EXCERPTED PASSAGE below:

Part Two: COMPENSATION TO INVESTMENT MANAGER
(1) The Fund agrees to pay to AEFC, and AEFC covenants and agrees to accept
from the Fund in full payment for the services furnished, a fee composed of an
asset charge and a performance incentive adjustment.
(a) The asset charge
(i) The asset charge for each calendar day of each year shall be
equal to the total of 1/365th (1/366th in each leap year) of the
amount computed in accordance with paragraph (ii) below. The
computation shall be made for each day on the basis of net assets as
of the close of business of the full business day prior to the day for
which the computation is being made. In the case of the suspension of
the computation of net asset value, the asset charge for each day
during such suspension shall be computed as of the close of business
on the last full business day on which the net assets were computed.
Net assets as of the close of a full business day shall include all
transactions in shares of the Fund recorded on the books of the Fund
for that day.
(ii) The asset charge shall be based on the net assets of the
Fund as set forth in the following table.
Asset Charge
Assets Annual Rate At
(Billions) Each Asset Level
First $1.0 0.600%
Next 1.0 0.575
Next 1.0 0.550
Next 3.0 0.525
Next 6.0 0.500
Next 12.0 0.490
Over 24.0 0.480
(b) The performance incentive adjustment
(i) The performance incentive adjustment, determined monthly,
shall be computed by measuring the percentage point difference between
the performance of one Class A share of the Fund and the performance
of the Lipper Large-Cap Core Fund Index (the "Index"). The performance
of one Class A share of the Fund shall be measured by computing the
percentage difference, carried to two decimal places, between the
opening net asset value of one share of the Fund and the closing net
asset value of such share as of the last business day of the period
selected for comparison, adjusted for dividends or capital gain
distributions treated as reinvested, but without adjustment for
expenses related to a particular class of shares. The performance of
the Index will then be established by measuring the percentage
difference, carried to two decimal places, between the beginning and
ending Index for the comparison period, with dividends or capital gain
distributions on the securities which comprise the Index being treated
as reinvested.
(ii) In computing the adjustment, one percentage point shall be
deducted from the difference, as determined in (b)(i) above. The
result shall be converted to a decimal value (e.g., 2.38% to 0.0238),
multiplied by .01 and then multiplied by the Fund's average net assets
for the comparison period. This product next shall be divided by 12 to
put the adjustment on a monthly basis. Where the performance of the
Fund exceeds the Index, the amount so determined shall be an increase
in fees as computed under paragraph (a). Where Fund performance is
exceeded by the Index, the amount so determined shall be a decrease in
such fees. The percentage point difference between the performance of
the Fund and that of the Index, as determined above, is limited to a
maximum of 0.0012 per year.

End of EXCERPTED PASSAGE.
COLLECTED MATERIAL below:

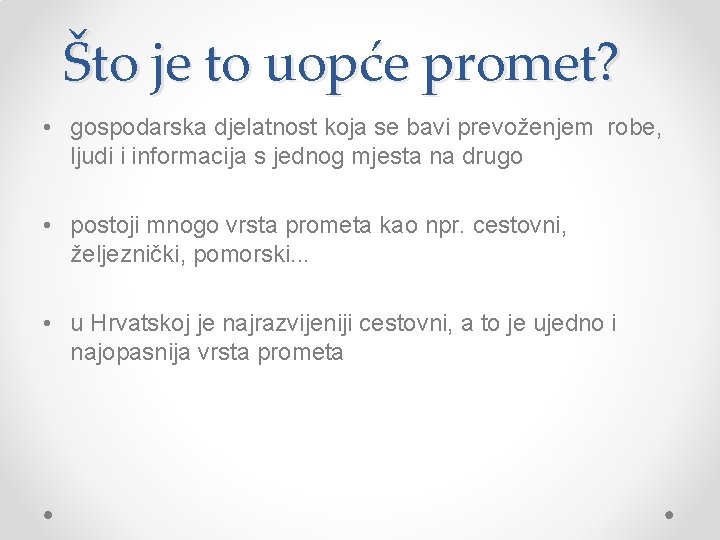 Što je to uopće promet? • gospodarska djelatnost koja se bavi prevoženjem robe, ljudi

End of COLLECTED MATERIAL.

TASK GOAL → Please answer from the fee agreement excerpt: against which index is the performance of one Class A share of the Fund measured? The listing has no connection to the fee agreement excerpt.

WRITTEN SOLUTION → The Lipper Large-Cap Core Fund Index.